Source document:
------------------------------------

Only machine written solutions are accepted (the only exception to this point are figures and complex formulas) in the assignments/problem sets. Be aware of the fact that our only source of information is what you have turned in. If we are not capable to understand your solution, you will receive a low score. Moreover, students should not throw away returned assignments or tests.

  • In contrast to the exam grades where you receive your number grades immediately, the assignment/problemset scores, still will be curved near the end of the semester, and your curved assignment scores will be ultimately converted into a number grade using a coversion function---the conversion function incorperates the different weights of the four assignments---and, then this number grade will count about 50% towards your final course grade. In general, assignment weights were selected considering amount of work required but also difficulty is considered; moreover, group projects carry lower weights. Moreover, when looking at the detailed grade reports, be aware of the fact that number grades of 92 or higher are A's in Dr. Eick's curving. Students may discuss course material and homeworks, but must take special care to discern the difference between collaborating in order to increase understanding of course materials and collaborating on the homework / course project itself. We encourage students to help each other understand course material to clarify the meaning of homework problems or to discuss problem-solving strategies, but it is not permissible for one student to help or be helped by another student in working through assignment problems and in the course project. If, in discussing course materials and problems, students believe that their like-mindedness from such discussions could be construed as collaboration on their assignments, students must cite each other, briefly explaining the extent of their collaboration. Any assistance that is not given proper citation may be considered a violation of the Honor Code, and might result in obtaining a grade of F in the course, and in further prosecution.

------------------------------------

Crawled caption data:
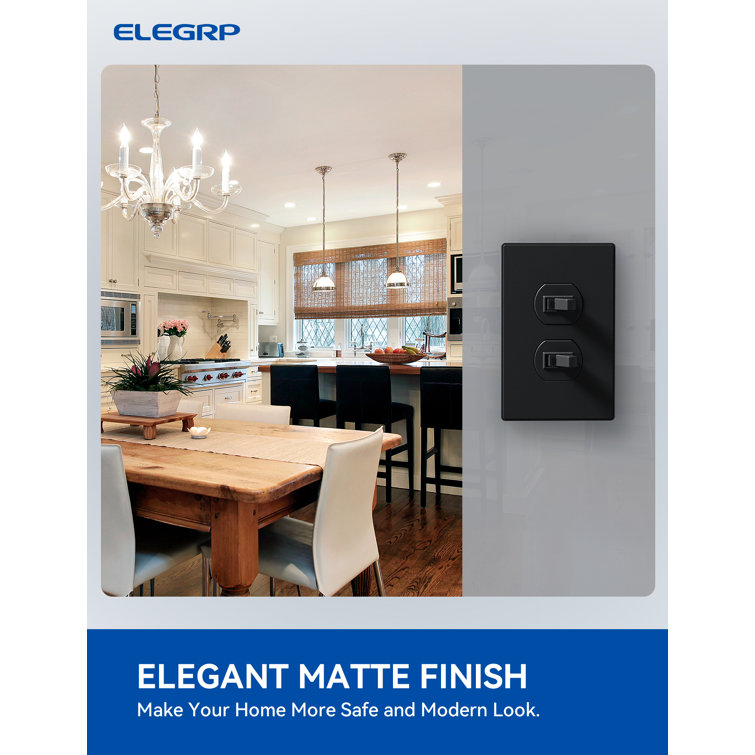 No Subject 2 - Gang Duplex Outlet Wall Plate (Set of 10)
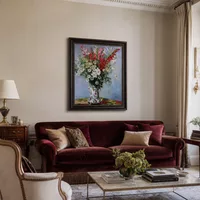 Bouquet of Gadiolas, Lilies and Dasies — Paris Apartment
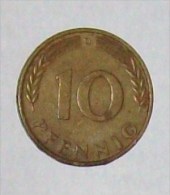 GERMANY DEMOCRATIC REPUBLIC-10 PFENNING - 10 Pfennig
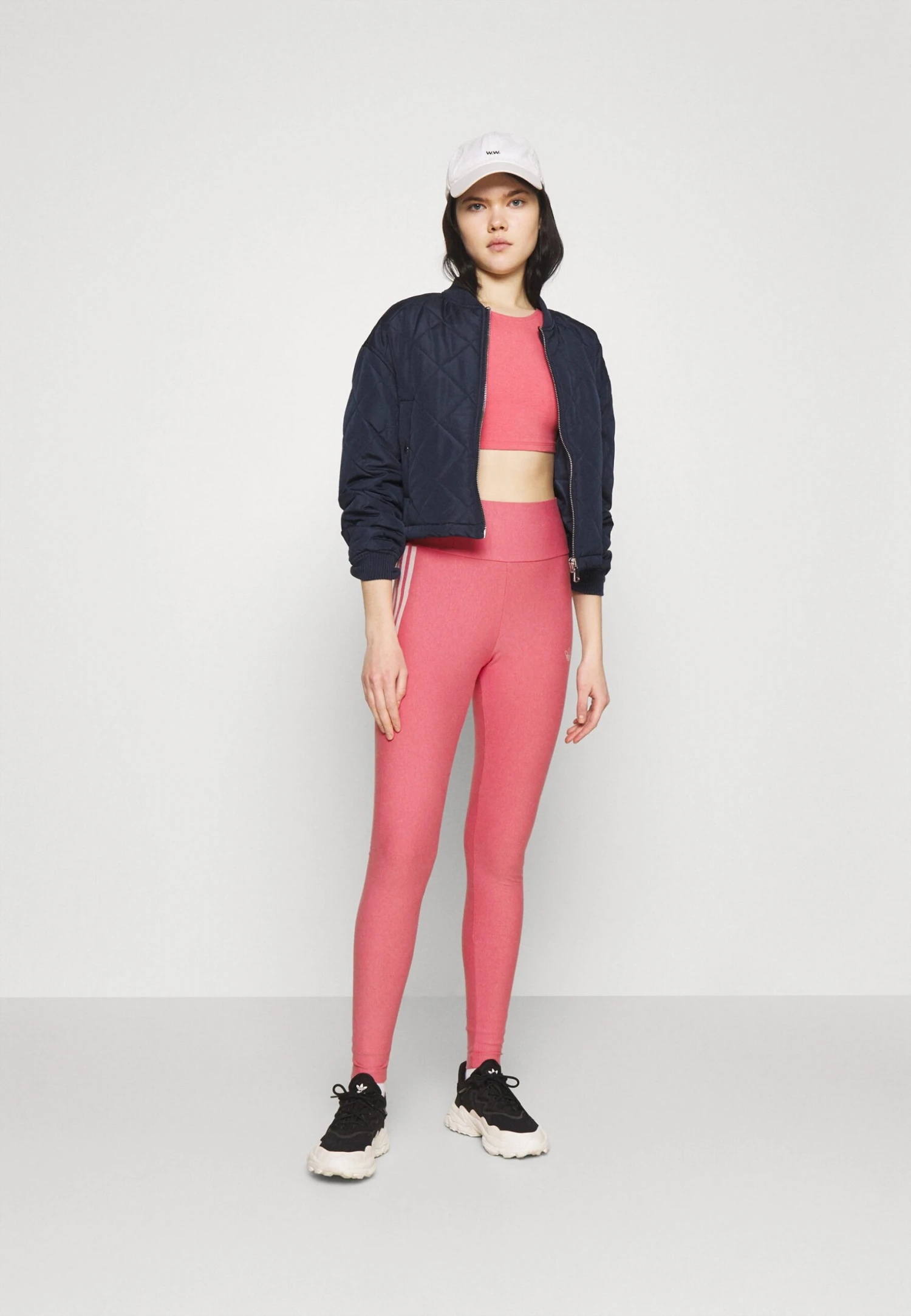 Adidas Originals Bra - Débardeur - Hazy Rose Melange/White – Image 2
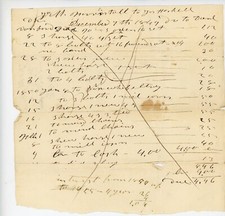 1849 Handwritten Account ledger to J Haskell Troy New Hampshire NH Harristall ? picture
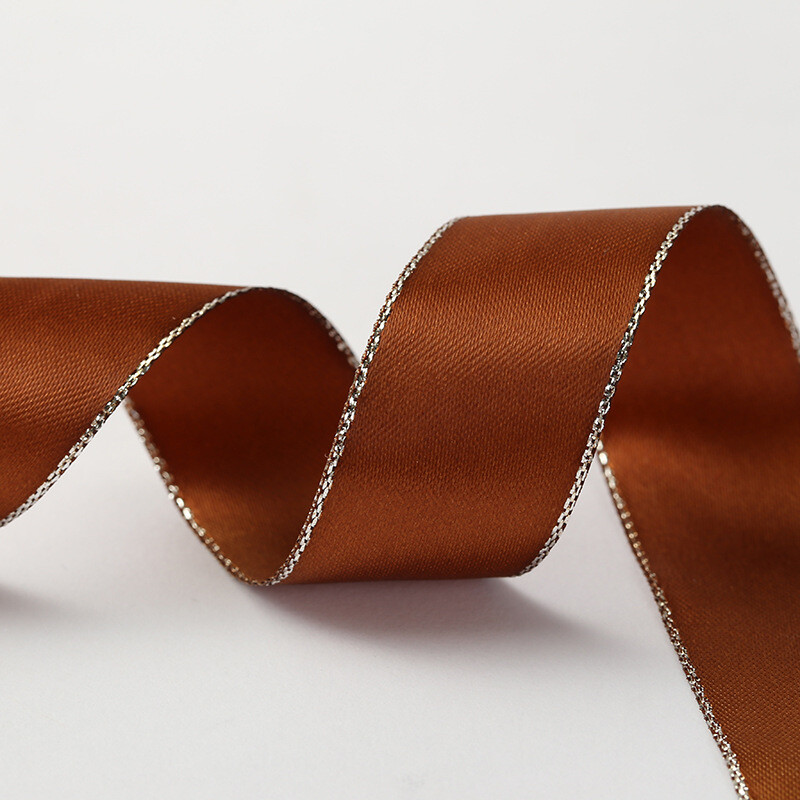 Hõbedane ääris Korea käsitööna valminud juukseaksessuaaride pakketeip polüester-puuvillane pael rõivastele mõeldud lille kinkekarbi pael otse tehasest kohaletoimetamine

------------------------------------

Required action 1: List every consequence that the course policy text says uncited assistance may bring.
Required action 2: Please write the next part of the course policy text, picking up after its last sentence.

Reply 1:
- Being considered a violation of the Honor Code
- A grade of F in the course
- Further prosecution

Reply 2:
    Excused Missing of Course Exams: If you miss course exams for other reasons, you might get a grade of 'F' for the exam, unless highly unusual circumstances lead to your missing of the exam!

    Attendance 2025

    Attendance counts 2% towards the course grade. Attendance will be taken starting Thursday, Sept. 4. Only F2F attendance counts. Attendance will be taken the following days: Sept. 4+9+11+16+18+23+25+30 (8), October 7+9+14+16+21+23+28 (7), November 6+18+20+25 (4), December 6(1): 20 times total. Your number of attendances will be converted as follows into a number grade:
    20: 94, 19-18: 93, 17 :91, 16:89, 15:87, 14:83, 13:79, 12:75, 11:71, 10: 67, 9:63, 8:59, 7: 55 6:50, 0-5: 45.

    Past Exam and Review Solutions

    Solution Sketches Midterm1 March 10, 2015
    Solution Sketches Midterm2 April 7, 2015
    Solution Sketches Final Exam December 10, 2018
    Solution Sketches Review1 March 1, 2016
    Solution Sketches Review1 Feb. 27, 2018
    Solution Sketches Review1 September 24+26, 2018
    Solution Sketches Midterm1 March 3, 2016
    Solution Sketches Midterm1 March 1, 2018
    Solution Sketches Midterm1 October 2, 2019
    Solution Sketches Midterm2 November 6, 2019
    Solution Sketches Final Exam December 6, 2019
    Solution Sketches Review2 April 5, 2016
    Solution Sketches Midterm2 April 7, 2016
    Solution Sketches Midterm2 April 5, 2018
    Review for Final Exam, May 3, 2016
    Solution Sketches of Review for Final Exam on April 26, 2018
    Solution Sketches Final Exam May 10, 2016
    Review2 solution sketches on November 5, 2018
    Solution Sketches Midterm Exam October 14 2021

    "Old" News COSC 3337 (Data Science I)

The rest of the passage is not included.